:: Task to carry out ::
Print out the data below. Do not alter a single line.

(Input material begins)

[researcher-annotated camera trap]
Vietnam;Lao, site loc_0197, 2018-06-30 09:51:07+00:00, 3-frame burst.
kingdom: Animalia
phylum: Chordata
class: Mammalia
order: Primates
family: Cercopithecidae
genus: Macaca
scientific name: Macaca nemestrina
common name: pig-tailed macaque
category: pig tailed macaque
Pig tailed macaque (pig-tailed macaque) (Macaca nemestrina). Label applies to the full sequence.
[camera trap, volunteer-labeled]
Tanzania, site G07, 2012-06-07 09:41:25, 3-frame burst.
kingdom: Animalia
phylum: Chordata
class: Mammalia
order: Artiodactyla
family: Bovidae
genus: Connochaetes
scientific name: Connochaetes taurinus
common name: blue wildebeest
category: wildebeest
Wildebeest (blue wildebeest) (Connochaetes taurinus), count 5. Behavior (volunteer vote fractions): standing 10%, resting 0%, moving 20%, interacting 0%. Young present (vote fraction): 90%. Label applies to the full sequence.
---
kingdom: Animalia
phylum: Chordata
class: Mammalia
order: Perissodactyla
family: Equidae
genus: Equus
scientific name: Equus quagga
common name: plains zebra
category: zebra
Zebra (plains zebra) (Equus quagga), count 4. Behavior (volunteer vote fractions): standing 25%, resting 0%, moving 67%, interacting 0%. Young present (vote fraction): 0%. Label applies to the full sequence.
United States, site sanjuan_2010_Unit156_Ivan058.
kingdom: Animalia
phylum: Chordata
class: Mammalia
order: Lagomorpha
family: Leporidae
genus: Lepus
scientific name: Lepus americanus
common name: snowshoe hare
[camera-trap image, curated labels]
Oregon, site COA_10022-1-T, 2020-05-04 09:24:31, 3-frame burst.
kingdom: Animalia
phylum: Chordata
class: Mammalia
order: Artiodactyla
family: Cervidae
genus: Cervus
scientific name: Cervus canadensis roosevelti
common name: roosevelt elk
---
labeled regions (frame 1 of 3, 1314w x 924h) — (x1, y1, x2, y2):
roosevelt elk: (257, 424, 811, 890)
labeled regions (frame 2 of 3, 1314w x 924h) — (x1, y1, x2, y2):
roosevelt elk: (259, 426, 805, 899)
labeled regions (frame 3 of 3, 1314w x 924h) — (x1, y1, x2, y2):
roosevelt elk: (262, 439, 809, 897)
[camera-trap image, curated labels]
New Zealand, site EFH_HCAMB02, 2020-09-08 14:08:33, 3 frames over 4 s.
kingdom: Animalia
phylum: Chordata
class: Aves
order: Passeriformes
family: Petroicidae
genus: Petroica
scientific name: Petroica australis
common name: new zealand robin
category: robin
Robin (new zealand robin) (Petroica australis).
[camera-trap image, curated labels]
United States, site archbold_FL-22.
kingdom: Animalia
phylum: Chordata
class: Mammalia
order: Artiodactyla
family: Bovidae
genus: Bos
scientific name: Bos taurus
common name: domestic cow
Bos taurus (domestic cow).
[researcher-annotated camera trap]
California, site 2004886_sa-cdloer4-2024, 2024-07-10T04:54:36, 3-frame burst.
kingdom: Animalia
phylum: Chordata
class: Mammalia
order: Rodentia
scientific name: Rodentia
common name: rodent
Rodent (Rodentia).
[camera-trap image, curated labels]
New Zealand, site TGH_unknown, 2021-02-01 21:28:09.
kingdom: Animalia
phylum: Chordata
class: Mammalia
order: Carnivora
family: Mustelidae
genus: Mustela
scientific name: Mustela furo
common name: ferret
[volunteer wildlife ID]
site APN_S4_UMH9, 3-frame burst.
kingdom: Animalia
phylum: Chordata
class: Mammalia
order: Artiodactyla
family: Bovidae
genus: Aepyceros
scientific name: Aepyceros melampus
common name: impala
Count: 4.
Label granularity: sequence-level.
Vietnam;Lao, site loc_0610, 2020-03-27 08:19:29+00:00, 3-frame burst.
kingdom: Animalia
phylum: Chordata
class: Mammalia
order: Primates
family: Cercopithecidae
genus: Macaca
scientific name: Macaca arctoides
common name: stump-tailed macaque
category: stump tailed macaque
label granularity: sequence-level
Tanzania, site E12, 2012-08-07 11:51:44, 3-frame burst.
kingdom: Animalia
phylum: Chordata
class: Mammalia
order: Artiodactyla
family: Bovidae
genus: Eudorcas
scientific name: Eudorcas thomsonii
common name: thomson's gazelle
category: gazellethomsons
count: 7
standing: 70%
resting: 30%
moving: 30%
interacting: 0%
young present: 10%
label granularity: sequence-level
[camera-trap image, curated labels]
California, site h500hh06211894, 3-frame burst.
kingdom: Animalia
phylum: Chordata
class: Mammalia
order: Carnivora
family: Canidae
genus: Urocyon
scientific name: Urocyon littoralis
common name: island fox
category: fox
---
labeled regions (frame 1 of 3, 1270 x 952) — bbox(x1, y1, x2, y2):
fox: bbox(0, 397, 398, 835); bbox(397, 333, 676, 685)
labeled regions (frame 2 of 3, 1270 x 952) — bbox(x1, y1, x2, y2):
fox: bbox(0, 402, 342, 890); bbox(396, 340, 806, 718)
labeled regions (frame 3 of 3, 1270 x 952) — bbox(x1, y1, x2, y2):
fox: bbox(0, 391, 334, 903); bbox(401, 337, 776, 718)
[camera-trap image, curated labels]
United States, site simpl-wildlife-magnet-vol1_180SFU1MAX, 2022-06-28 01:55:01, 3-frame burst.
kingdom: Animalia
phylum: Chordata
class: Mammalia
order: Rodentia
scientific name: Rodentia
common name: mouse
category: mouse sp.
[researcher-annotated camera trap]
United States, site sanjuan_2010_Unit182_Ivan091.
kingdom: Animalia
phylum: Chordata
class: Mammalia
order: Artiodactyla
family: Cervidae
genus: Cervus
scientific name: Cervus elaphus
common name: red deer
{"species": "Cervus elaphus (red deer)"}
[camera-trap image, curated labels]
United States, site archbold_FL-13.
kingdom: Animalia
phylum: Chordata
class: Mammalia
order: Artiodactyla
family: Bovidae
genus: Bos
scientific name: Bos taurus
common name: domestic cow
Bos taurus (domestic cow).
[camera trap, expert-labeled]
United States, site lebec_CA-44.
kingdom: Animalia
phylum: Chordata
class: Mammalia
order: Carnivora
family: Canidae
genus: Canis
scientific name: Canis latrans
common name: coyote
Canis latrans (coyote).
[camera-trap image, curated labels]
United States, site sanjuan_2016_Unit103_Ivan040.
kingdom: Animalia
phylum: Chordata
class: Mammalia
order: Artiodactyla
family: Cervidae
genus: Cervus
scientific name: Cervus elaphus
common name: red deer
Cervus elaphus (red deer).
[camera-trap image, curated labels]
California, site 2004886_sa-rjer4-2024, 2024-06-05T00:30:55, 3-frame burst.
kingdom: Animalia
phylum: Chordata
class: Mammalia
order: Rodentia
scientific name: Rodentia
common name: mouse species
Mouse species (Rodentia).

(Input material ends)

:: Response to the task ::
[researcher-annotated camera trap]
Vietnam;Lao, site loc_0197, 2018-06-30 09:51:07+00:00, 3-frame burst.
kingdom: Animalia
phylum: Chordata
class: Mammalia
order: Primates
family: Cercopithecidae
genus: Macaca
scientific name: Macaca nemestrina
common name: pig-tailed macaque
category: pig tailed macaque
Pig tailed macaque (pig-tailed macaque) (Macaca nemestrina). Label applies to the full sequence.
[camera trap, volunteer-labeled]
Tanzania, site G07, 2012-06-07 09:41:25, 3-frame burst.
kingdom: Animalia
phylum: Chordata
class: Mammalia
order: Artiodactyla
family: Bovidae
genus: Connochaetes
scientific name: Connochaetes taurinus
common name: blue wildebeest
category: wildebeest
Wildebeest (blue wildebeest) (Connochaetes taurinus), count 5. Behavior (volunteer vote fractions): standing 10%, resting 0%, moving 20%, interacting 0%. Young present (vote fraction): 90%. Label applies to the full sequence.
---
kingdom: Animalia
phylum: Chordata
class: Mammalia
order: Perissodactyla
family: Equidae
genus: Equus
scientific name: Equus quagga
common name: plains zebra
category: zebra
Zebra (plains zebra) (Equus quagga), count 4. Behavior (volunteer vote fractions): standing 25%, resting 0%, moving 67%, interacting 0%. Young present (vote fraction): 0%. Label applies to the full sequence.
United States, site sanjuan_2010_Unit156_Ivan058.
kingdom: Animalia
phylum: Chordata
class: Mammalia
order: Lagomorpha
family: Leporidae
genus: Lepus
scientific name: Lepus americanus
common name: snowshoe hare
[camera-trap image, curated labels]
Oregon, site COA_10022-1-T, 2020-05-04 09:24:31, 3-frame burst.
kingdom: Animalia
phylum: Chordata
class: Mammalia
order: Artiodactyla
family: Cervidae
genus: Cervus
scientific name: Cervus canadensis roosevelti
common name: roosevelt elk
---
labeled regions (frame 1 of 3, 1314w x 924h) — (x1, y1, x2, y2):
roosevelt elk: (257, 424, 811, 890)
labeled regions (frame 2 of 3, 1314w x 924h) — (x1, y1, x2, y2):
roosevelt elk: (259, 426, 805, 899)
labeled regions (frame 3 of 3, 1314w x 924h) — (x1, y1, x2, y2):
roosevelt elk: (262, 439, 809, 897)
[camera-trap image, curated labels]
New Zealand, site EFH_HCAMB02, 2020-09-08 14:08:33, 3 frames over 4 s.
kingdom: Animalia
phylum: Chordata
class: Aves
order: Passeriformes
family: Petroicidae
genus: Petroica
scientific name: Petroica australis
common name: new zealand robin
category: robin
Robin (new zealand robin) (Petroica australis).
[camera-trap image, curated labels]
United States, site archbold_FL-22.
kingdom: Animalia
phylum: Chordata
class: Mammalia
order: Artiodactyla
family: Bovidae
genus: Bos
scientific name: Bos taurus
common name: domestic cow
Bos taurus (domestic cow).
[researcher-annotated camera trap]
California, site 2004886_sa-cdloer4-2024, 2024-07-10T04:54:36, 3-frame burst.
kingdom: Animalia
phylum: Chordata
class: Mammalia
order: Rodentia
scientific name: Rodentia
common name: rodent
Rodent (Rodentia).
[camera-trap image, curated labels]
New Zealand, site TGH_unknown, 2021-02-01 21:28:09.
kingdom: Animalia
phylum: Chordata
class: Mammalia
order: Carnivora
family: Mustelidae
genus: Mustela
scientific name: Mustela furo
common name: ferret
[volunteer wildlife ID]
site APN_S4_UMH9, 3-frame burst.
kingdom: Animalia
phylum: Chordata
class: Mammalia
order: Artiodactyla
family: Bovidae
genus: Aepyceros
scientific name: Aepyceros melampus
common name: impala
Count: 4.
Label granularity: sequence-level.
Vietnam;Lao, site loc_0610, 2020-03-27 08:19:29+00:00, 3-frame burst.
kingdom: Animalia
phylum: Chordata
class: Mammalia
order: Primates
family: Cercopithecidae
genus: Macaca
scientific name: Macaca arctoides
common name: stump-tailed macaque
category: stump tailed macaque
label granularity: sequence-level
Tanzania, site E12, 2012-08-07 11:51:44, 3-frame burst.
kingdom: Animalia
phylum: Chordata
class: Mammalia
order: Artiodactyla
family: Bovidae
genus: Eudorcas
scientific name: Eudorcas thomsonii
common name: thomson's gazelle
category: gazellethomsons
count: 7
standing: 70%
resting: 30%
moving: 30%
interacting: 0%
young present: 10%
label granularity: sequence-level
[camera-trap image, curated labels]
California, site h500hh06211894, 3-frame burst.
kingdom: Animalia
phylum: Chordata
class: Mammalia
order: Carnivora
family: Canidae
genus: Urocyon
scientific name: Urocyon littoralis
common name: island fox
category: fox
---
labeled regions (frame 1 of 3, 1270 x 952) — bbox(x1, y1, x2, y2):
fox: bbox(0, 397, 398, 835); bbox(397, 333, 676, 685)
labeled regions (frame 2 of 3, 1270 x 952) — bbox(x1, y1, x2, y2):
fox: bbox(0, 402, 342, 890); bbox(396, 340, 806, 718)
labeled regions (frame 3 of 3, 1270 x 952) — bbox(x1, y1, x2, y2):
fox: bbox(0, 391, 334, 903); bbox(401, 337, 776, 718)
[camera-trap image, curated labels]
United States, site simpl-wildlife-magnet-vol1_180SFU1MAX, 2022-06-28 01:55:01, 3-frame burst.
kingdom: Animalia
phylum: Chordata
class: Mammalia
order: Rodentia
scientific name: Rodentia
common name: mouse
category: mouse sp.
[researcher-annotated camera trap]
United States, site sanjuan_2010_Unit182_Ivan091.
kingdom: Animalia
phylum: Chordata
class: Mammalia
order: Artiodactyla
family: Cervidae
genus: Cervus
scientific name: Cervus elaphus
common name: red deer
{"species": "Cervus elaphus (red deer)"}
[camera-trap image, curated labels]
United States, site archbold_FL-13.
kingdom: Animalia
phylum: Chordata
class: Mammalia
order: Artiodactyla
family: Bovidae
genus: Bos
scientific name: Bos taurus
common name: domestic cow
Bos taurus (domestic cow).
[camera trap, expert-labeled]
United States, site lebec_CA-44.
kingdom: Animalia
phylum: Chordata
class: Mammalia
order: Carnivora
family: Canidae
genus: Canis
scientific name: Canis latrans
common name: coyote
Canis latrans (coyote).
[camera-trap image, curated labels]
United States, site sanjuan_2016_Unit103_Ivan040.
kingdom: Animalia
phylum: Chordata
class: Mammalia
order: Artiodactyla
family: Cervidae
genus: Cervus
scientific name: Cervus elaphus
common name: red deer
Cervus elaphus (red deer).
[camera-trap image, curated labels]
California, site 2004886_sa-rjer4-2024, 2024-06-05T00:30:55, 3-frame burst.
kingdom: Animalia
phylum: Chordata
class: Mammalia
order: Rodentia
scientific name: Rodentia
common name: mouse species
Mouse species (Rodentia).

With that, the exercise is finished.